I love the taste of smoke chipotle peppers (smoked jalapeno peppers). Once you taste this flavor in creamy mayonnaise, you’ll be astounded at how good this condiment is with so many different foods. It’s great on a charbroiled burger. Thinned with a bit of cream, it makes a delightful sauce for baked/ grilled chicken or grilled/broiled seafood. I have dabbed it atop steamed broccoli and cauliflower and loved that as well. I have even used it thinned with a bit of olive oil for a salad dressing. The possibilities for using this condiment are unlimited. Provided you are not sensitive to nightshades (peppers are nightshades), you will quickly learn to love this condiment. This sauce/condiment is suitable for all phases of Atkins and for my Paleo and Primal readers as well.

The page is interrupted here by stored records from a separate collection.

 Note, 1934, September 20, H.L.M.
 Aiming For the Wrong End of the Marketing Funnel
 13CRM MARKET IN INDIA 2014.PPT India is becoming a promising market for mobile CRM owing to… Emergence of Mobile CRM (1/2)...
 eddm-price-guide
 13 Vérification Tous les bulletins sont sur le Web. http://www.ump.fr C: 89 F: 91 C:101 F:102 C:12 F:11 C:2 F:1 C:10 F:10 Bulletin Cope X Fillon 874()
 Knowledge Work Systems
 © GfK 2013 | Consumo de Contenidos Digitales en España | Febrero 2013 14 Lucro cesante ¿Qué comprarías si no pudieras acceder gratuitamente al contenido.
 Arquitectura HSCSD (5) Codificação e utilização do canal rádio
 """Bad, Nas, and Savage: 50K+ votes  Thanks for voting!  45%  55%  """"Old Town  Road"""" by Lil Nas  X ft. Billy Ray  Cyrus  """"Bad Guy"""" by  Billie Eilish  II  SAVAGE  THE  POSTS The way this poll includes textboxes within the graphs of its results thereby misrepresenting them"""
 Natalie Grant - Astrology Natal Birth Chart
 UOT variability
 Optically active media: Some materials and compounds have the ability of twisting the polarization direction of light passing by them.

More delicious low-carb recipes can be at your fingertips with your very own set of Jennifer Eloff and friends’ best-selling cookbooks LOW CARBING AMONG FRIENDS. She has collaborated with famous low-carb Chef George Stella and several other talented chefs to bring you a wealth of delicious recipes you are going to want to try. Even a few of my recipes are in her cookbooks! Order your 5-volume set TODAY! (available individually) from Amazon or: http://amongfriends.us/order.php
DISCLAIMER: I do not get paid for this book promotion or for the inclusion of my recipes therein. I do so merely because they are GREAT cookbooks any low-carb cook would be proud to add to their cookbook collection
½ c. my Homemade Mayonnaise
1 1½” long Chipotle pepper in Adobo Sauce from can, seeded and minced fine
DIRECTIONS: Blend or pulse in processor until smooth. Keep refrigerated until serving. Store any leftover mayo for up to 1 week in a lidded jar in your refrigerator.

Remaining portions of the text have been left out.